*Consigna*
Indica si cada afirmación concuerda con el fragmento sobre Luigi Ferrajoli. Responde sí o no y cita textualmente las palabras del fragmento que lo deciden: (a) La primera edición italiana de Derecho y razón apareció en 1989. (b) Principia Iuris apareció por primera vez en España. (c) Todas las intervenciones de Ferrajoli fueron publicadas.

*Fragmento del documento*
******

Hay dos momentos que podríamos calificar como estelares, culminantes, en la carrera científica de Luigi Ferrajoli. El primero se produce en 1989, cuando aparece la primera edición italiana de su celebrado libro Derecho y razón. Teoría del garantismo penal[1]; el segundo momento se ubica a finales del 2007, cuando aparece también en Italia su monumental trabajo Principia Iuris. Teoría del diritto e della democrazia[2]. En los casi veinte años que median entre uno y otro esfuerzo intelectual, Ferrajoli ha participado en un sinnúmero de debates y ha ofrecido conferencias en docenas de países, afinando sus tesis, refutando a los críticos, ampliando ciertas explicaciones y matizando algunos puntos de vista. Gracias a su reconocida diligencia, cada intervención ha sido cuidadosamente redactada, revisada y, en ocasiones, publicada.

******

*Entradas de datos*
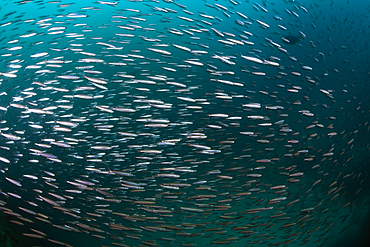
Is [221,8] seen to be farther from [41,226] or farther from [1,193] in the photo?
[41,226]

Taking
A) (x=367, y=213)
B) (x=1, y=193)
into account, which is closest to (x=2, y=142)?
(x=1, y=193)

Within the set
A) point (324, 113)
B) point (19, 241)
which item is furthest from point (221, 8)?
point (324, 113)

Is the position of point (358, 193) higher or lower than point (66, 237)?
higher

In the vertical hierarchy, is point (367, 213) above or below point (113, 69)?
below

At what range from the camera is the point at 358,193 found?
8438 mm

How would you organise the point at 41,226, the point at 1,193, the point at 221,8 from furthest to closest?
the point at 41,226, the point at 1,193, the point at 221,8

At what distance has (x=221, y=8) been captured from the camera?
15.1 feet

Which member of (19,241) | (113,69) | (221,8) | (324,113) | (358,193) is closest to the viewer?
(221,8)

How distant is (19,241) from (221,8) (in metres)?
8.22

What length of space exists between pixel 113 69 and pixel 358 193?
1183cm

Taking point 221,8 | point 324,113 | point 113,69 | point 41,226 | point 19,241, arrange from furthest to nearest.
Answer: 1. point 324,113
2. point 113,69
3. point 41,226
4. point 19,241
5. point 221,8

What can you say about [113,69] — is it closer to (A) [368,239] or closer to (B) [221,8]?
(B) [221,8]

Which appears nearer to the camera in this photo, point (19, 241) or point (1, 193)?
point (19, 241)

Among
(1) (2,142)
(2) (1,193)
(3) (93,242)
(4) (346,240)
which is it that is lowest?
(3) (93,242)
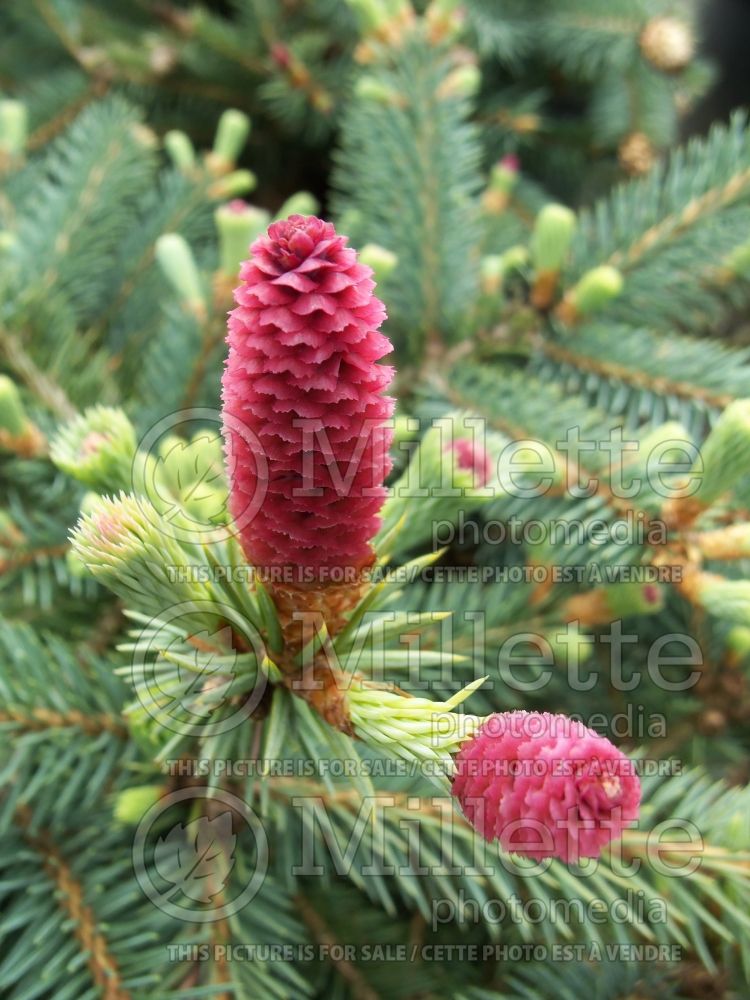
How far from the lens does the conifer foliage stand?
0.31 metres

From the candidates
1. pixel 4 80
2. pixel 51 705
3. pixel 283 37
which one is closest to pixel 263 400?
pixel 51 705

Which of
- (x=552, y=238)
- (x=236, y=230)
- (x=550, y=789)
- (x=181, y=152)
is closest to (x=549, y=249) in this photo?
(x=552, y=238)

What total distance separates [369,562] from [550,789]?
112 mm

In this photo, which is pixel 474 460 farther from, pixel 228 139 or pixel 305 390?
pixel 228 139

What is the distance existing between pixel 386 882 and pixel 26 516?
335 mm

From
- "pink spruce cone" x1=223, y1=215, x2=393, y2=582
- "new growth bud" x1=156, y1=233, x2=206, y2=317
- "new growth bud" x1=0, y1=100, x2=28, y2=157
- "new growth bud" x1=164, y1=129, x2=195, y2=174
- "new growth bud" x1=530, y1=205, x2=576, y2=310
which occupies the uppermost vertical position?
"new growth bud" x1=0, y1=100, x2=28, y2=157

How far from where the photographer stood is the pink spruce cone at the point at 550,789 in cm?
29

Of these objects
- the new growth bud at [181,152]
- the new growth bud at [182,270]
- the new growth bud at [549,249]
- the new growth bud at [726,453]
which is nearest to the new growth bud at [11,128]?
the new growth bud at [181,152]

******

*Respuesta*
(a) Sí: «El primero se produce en 1989, cuando aparece la primera edición italiana de su celebrado libro Derecho y razón».
(b) No: «cuando aparece también en Italia su monumental trabajo Principia Iuris».
(c) No: «cada intervención ha sido cuidadosamente redactada, revisada y, en ocasiones, publicada».